◆ Set task ◆
Extend the news article about double and triple checking of voter registrations in swing states, picking up right after its last sentence.

Double and Triple Checking in Swing States Could Lead to Voters Blocked from Polls

Start your day with TPM.
Sign up for the Morning Memo newsletter

As state officials scramble to rebut claims of voter purging and blocked registrations made in a recent report, they’re also revealing their missteps. Officials in two swing states have admitted that they are double — and sometimes triple — checking new voter registrations, which could lead to eligible voters voters being turned away from polls.

In North Carolina, one of the states fingered in the New York Times investigation published yesterday, Gary Bartlett, director of the Board of Elections defended his state’s handling of new voter registrations, claiming the BOE was verifying both drivers license numbers and social security numbers if new voters provide both on their application.

In Indiana, a swing state that has also had a large uptick in requests to the SSA for voter registration verifications, Matt Tusing, the deputy secretary of state and a Republican, told the Indianapolis Star that Indiana officials have been verifying the Social Security number on every card, as wells as running checks with the Bureau of Motor Vehicles, the Department of Correction and death records.

“Some states don’t check against all those sources,” he told the paper.

◆ Records provided ◆

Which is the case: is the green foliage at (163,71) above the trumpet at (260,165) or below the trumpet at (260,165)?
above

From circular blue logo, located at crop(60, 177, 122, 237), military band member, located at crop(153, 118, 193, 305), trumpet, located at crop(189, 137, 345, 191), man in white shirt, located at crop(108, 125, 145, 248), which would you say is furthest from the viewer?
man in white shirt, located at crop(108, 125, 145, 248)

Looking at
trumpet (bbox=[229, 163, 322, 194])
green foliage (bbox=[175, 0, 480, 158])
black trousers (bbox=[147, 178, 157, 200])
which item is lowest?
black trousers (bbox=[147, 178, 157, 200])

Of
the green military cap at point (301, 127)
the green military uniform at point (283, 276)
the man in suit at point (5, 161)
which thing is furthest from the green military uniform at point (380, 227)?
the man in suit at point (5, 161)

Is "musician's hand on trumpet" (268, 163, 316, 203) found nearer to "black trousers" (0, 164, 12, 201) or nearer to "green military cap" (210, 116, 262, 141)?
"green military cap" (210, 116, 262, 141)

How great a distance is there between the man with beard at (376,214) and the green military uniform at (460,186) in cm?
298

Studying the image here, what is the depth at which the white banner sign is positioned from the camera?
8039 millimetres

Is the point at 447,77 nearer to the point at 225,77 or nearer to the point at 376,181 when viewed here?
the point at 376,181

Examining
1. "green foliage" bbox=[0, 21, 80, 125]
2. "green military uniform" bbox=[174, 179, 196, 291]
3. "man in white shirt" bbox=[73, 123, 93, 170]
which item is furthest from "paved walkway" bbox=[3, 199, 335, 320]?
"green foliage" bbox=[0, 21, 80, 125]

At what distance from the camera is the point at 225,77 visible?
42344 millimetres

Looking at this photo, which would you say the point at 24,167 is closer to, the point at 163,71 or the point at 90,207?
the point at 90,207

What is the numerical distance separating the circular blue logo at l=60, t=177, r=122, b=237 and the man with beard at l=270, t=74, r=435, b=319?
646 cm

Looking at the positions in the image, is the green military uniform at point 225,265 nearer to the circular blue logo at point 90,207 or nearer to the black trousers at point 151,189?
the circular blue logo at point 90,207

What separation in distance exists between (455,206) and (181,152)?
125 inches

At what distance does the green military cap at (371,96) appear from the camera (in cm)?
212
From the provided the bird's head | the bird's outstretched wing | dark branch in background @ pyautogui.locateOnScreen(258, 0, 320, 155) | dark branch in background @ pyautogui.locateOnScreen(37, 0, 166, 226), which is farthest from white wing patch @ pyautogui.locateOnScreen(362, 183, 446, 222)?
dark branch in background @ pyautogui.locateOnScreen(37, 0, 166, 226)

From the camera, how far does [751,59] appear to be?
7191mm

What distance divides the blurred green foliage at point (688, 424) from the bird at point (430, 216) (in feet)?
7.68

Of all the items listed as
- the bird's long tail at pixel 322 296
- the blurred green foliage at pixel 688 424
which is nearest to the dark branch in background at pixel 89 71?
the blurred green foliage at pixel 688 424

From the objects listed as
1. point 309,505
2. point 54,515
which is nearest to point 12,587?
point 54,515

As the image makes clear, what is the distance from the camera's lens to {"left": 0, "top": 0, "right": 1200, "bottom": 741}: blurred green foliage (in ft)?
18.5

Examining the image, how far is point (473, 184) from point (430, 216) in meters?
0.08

◆ Result of the exercise ◆
In both cases, that’s far more verification than is required under federal law, and the superfluous checking of both numbers could lead to eligible vote registrations not being verified — something that could disproportionately affect Democrats, who have registered in higher numbers this year.

According to the Help America Vote Act of 2002, states must exhaust checks in their own identification databases — like drivers licenses and ID cards — before turning to the often unreliable federal database with the Social Security Administration. Yesterday’s Times report alleges that states like Colorado have been improperly relying on the SSA to verify voter registrations.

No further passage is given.